Anyone who associates Angela Lansbury with Jessica Fletcher – and let’s face it, who doesn’t? – is probably pretty shocked by how gorgeous she was in her younger days. I know I was. She and her mother and brother moved to L.A. in the early ’40s when her mother, actress Moyna Macgill, decided to seek work there. A former resident of England, Angela’s mother often held parties and get-togethers for British actors and actresses who had come to L.A. to make it big just like she had. It was at one of these little shindigs that she met an actor who introduced her to a casting director who ended up putting Angela in The Picture of Dorian Gray and Gaslight. Both performances earned her Oscar nominations, so Angela was a sought-after actress right from her debut in Hollywood. Since then she’s done everything from playing a singing baker who specializes in people pies (Mrs. Lovett in Sweeney Todd) to voicing an animated tea pot (Mrs. Potts in Beauty and the Beast. And there’s obviously her Murder She Wrote streak – 12 Emmy noms in as many years. The picture is from 1943′s Samson and Delilah, which starred Hedy Lamarr. She would have been 18 or 19 at the time.

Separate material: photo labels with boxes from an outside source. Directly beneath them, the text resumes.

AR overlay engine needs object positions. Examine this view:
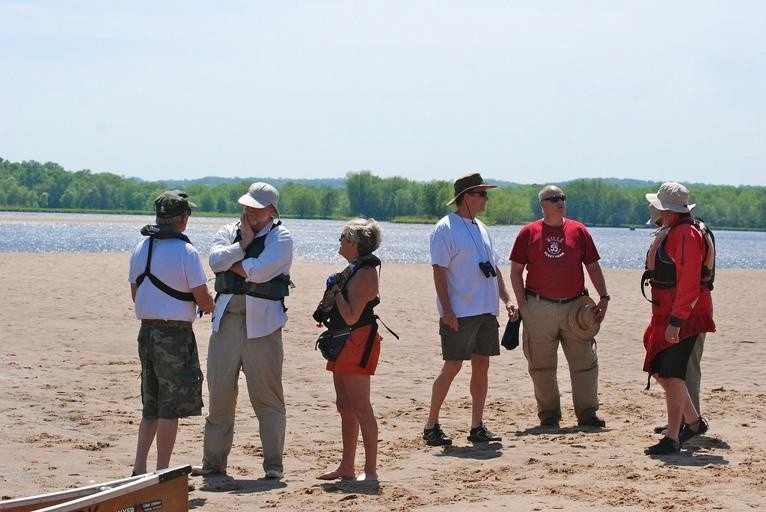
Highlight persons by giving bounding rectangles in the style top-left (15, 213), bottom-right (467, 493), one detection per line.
top-left (127, 188), bottom-right (215, 493)
top-left (643, 180), bottom-right (717, 456)
top-left (508, 183), bottom-right (611, 432)
top-left (422, 172), bottom-right (520, 448)
top-left (189, 181), bottom-right (293, 480)
top-left (309, 216), bottom-right (382, 484)
top-left (645, 202), bottom-right (715, 445)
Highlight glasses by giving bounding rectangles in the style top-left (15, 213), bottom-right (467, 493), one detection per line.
top-left (341, 234), bottom-right (344, 238)
top-left (541, 195), bottom-right (566, 202)
top-left (468, 191), bottom-right (487, 198)
top-left (446, 173), bottom-right (498, 206)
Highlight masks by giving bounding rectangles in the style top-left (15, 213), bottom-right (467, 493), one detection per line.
top-left (645, 204), bottom-right (662, 226)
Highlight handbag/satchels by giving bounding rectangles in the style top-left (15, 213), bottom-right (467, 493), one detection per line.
top-left (501, 307), bottom-right (522, 351)
top-left (318, 326), bottom-right (352, 361)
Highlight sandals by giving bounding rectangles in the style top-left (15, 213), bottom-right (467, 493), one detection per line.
top-left (644, 436), bottom-right (680, 456)
top-left (677, 415), bottom-right (709, 443)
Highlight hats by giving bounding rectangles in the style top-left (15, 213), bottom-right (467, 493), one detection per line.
top-left (154, 190), bottom-right (198, 218)
top-left (568, 295), bottom-right (600, 341)
top-left (645, 182), bottom-right (696, 214)
top-left (238, 182), bottom-right (280, 218)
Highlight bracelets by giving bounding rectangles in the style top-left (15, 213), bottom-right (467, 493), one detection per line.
top-left (598, 293), bottom-right (610, 302)
top-left (333, 288), bottom-right (344, 298)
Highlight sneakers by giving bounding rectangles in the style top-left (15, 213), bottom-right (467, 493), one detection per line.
top-left (467, 425), bottom-right (502, 442)
top-left (190, 465), bottom-right (227, 476)
top-left (540, 421), bottom-right (560, 429)
top-left (423, 423), bottom-right (452, 445)
top-left (654, 424), bottom-right (669, 433)
top-left (265, 470), bottom-right (283, 478)
top-left (578, 419), bottom-right (605, 427)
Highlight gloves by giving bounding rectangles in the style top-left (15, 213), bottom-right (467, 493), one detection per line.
top-left (326, 273), bottom-right (337, 289)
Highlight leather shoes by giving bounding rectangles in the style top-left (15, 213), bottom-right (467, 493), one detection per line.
top-left (316, 472), bottom-right (355, 480)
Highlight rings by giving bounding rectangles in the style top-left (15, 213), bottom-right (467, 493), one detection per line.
top-left (670, 337), bottom-right (675, 340)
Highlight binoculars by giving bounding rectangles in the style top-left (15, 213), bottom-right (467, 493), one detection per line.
top-left (479, 261), bottom-right (496, 278)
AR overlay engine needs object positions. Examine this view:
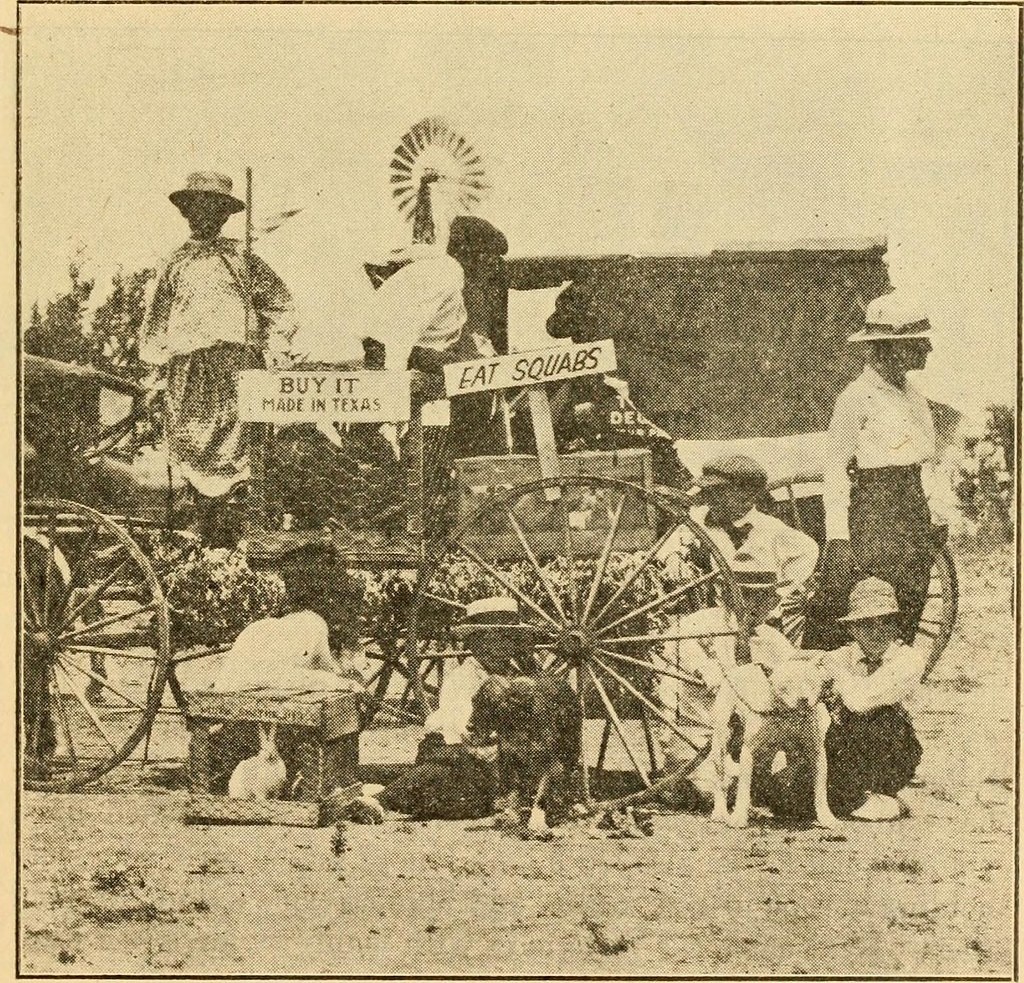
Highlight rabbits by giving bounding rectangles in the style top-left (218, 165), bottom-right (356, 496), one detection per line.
top-left (227, 722), bottom-right (288, 801)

These days, 98-year-old Gloria Stuart is best known for playing the older version of Rose in 1997′s Titanic, but she made her movie debut more than 60 years earlier. She graduated from Santa Monica High School in 1927 and immediately took up at the Pasadena Playhouse, where she was “discovered.” She was selected as a WAMPAS (Western Association of Motion Picture Advertisers) Baby Star in 1932 along with Ginger Rogers. She played Flora Cranley opposite Claude Rains in The Invisible Man (and received top billing!) and was a founding member of the Screen Actors Guild. By the end of the ’30s she had been in more than 40 films and was ready for a break; she took up oil painting and was good enough to book one-woman shows in galleries in New York. Gloria didn’t come back to the industry until the 1975 made-for-TV movie The Legend of Lizzie Borden – the one with Elizabeth Montgomery as Lizzie. It wasn’t until she played Rose in Titanic, though, that she really came back to light as an actress. She became the oldest person to ever be nominated for a non-honorary Oscar, but she lost out to Kim Basinger for L.A. Confidential. She’s still around today and is good friends with Olivia de Havilland – she, Oliva, Joan Fontaine, Shirley Temple, Maureen O’Hara, Deanna Durbin and Luise Rainer are the last of the big female stars from the ’30s.
We can’t forget the other surviving Golden Girl, Miss Blanche Devereaux herself. Rue hails from Healdton, Oklahoma, and headed to New York to make her name on Broadway after she graduated from the University of Tulsa in 1957. She starred in a couple of B movies during the ’60s but really gained notoriety as Caroline Johnson on Another World in 1970. She and Bea Arthur first teamed up in 1972 on Maude and was on the first few seasons of Mama’s Family with Betty White, the Girls were all familiar with one another by the time Golden Girls rolled around in 1985. She’s still quite active today, appearing in various Broadway roles and TV guest spots. And she’s still pretty!